BlackBerry is responsible for the new super secure version of the Samsung Galaxy Tab. Just when users thought that BlackBerry was so seven years ago, the company makes a comeback in a big way. Samsung and BlackBerry collaborated to create the SecuTABLET.
This tablet is based on the Samsung Galaxy Tab S 10.5, says the Street Insider. It runs the latest Android operating system, but what’s important about this tablet is that it is built specifically for world leaders and government agencies. It uses the same anti-surveillance technology that’s on the Secusmart Security Card’s encrypted voice and messaging used by German Chancellor Angela Markel.
BlackBerry is not the only brain behind this high-powered Samsung Galaxy Tab. IBM also jumped on the ship to help create this tablet. Stefan Hefter, IBM Germany spokesperson, explained what this Galaxy Tab can do for world leaders and government officials.
“Organizations deploying the SecuTABLET will be able to set policies controlling what apps can run on the devices, and whether those apps must be wrapped.
“The wrapping process – in which an app is downloaded from a public app store, bundled with additional libraries that encrypt its network traffic and intercept Android ‘intents’ for actions such as cutting or pasting data, then uploaded to a private app store – ensures that corporate data can be protected at rest, in motion and in use.
“For instance, it can prevent data from a secure email being copied and pasted into the Facebook app running on the same device – yet allow it to be pasted into a secure collaboration environment, or any other app forming part of the same ‘federation.'”
How secure is this version of the Samsung Galaxy Tab?
ZDNet contributor Sean Portnoy writes, “As proof of just how secure the SecuTABLET aims to be, the German Federal Office for Information Security is currently putting it through its certification process to grant it a classified-level security rating.”
Though this tablet is not yet on the market, it does cost more than most Android tablets on the market.

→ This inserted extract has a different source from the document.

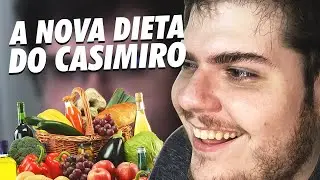 AGORA EU COME&Ccedil;O A DIETA DE VERDADE! | CLIPEMIRO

Mashable says that this Samsung Galaxy Tab is well worth its weight in gold. The contributor writes that “for the global organization BlackBerry is targeting, safeguarding high-stakes data is often well worth the cost.”
The SecuTABLET, or the Samsung Galaxy Tab, can be used to secure sensitive information and can run everyday apps like Facebook and Twitter, says the Motley Fool. Of course, you would have to pay $2,380 to use it. That’s five times more than the Galaxy Tab S 10.5.
This isn’t the first time that BlackBerry dipped its toe in the tablet market. In 2011, the company launched the PlayBook to compete with Apple’s iPad, but the device failed miserably. It only sold 2.5 million tablets in the two years it was released. Apple’s iPad sold 90.7 million tablets in both 2011 and 2012. Making a secure version of the Samsung Galaxy Tab seems like a good idea for the struggling technology manufacturer.
BlackBerry said last Saturday that they’re currently awaiting on the security certification for its classified data from the German Federal Office for Information Security. The team plans to debut the Samsung Galaxy Tab, uh, the SecuTABLET, at the CeBIT 2015 event in Germany.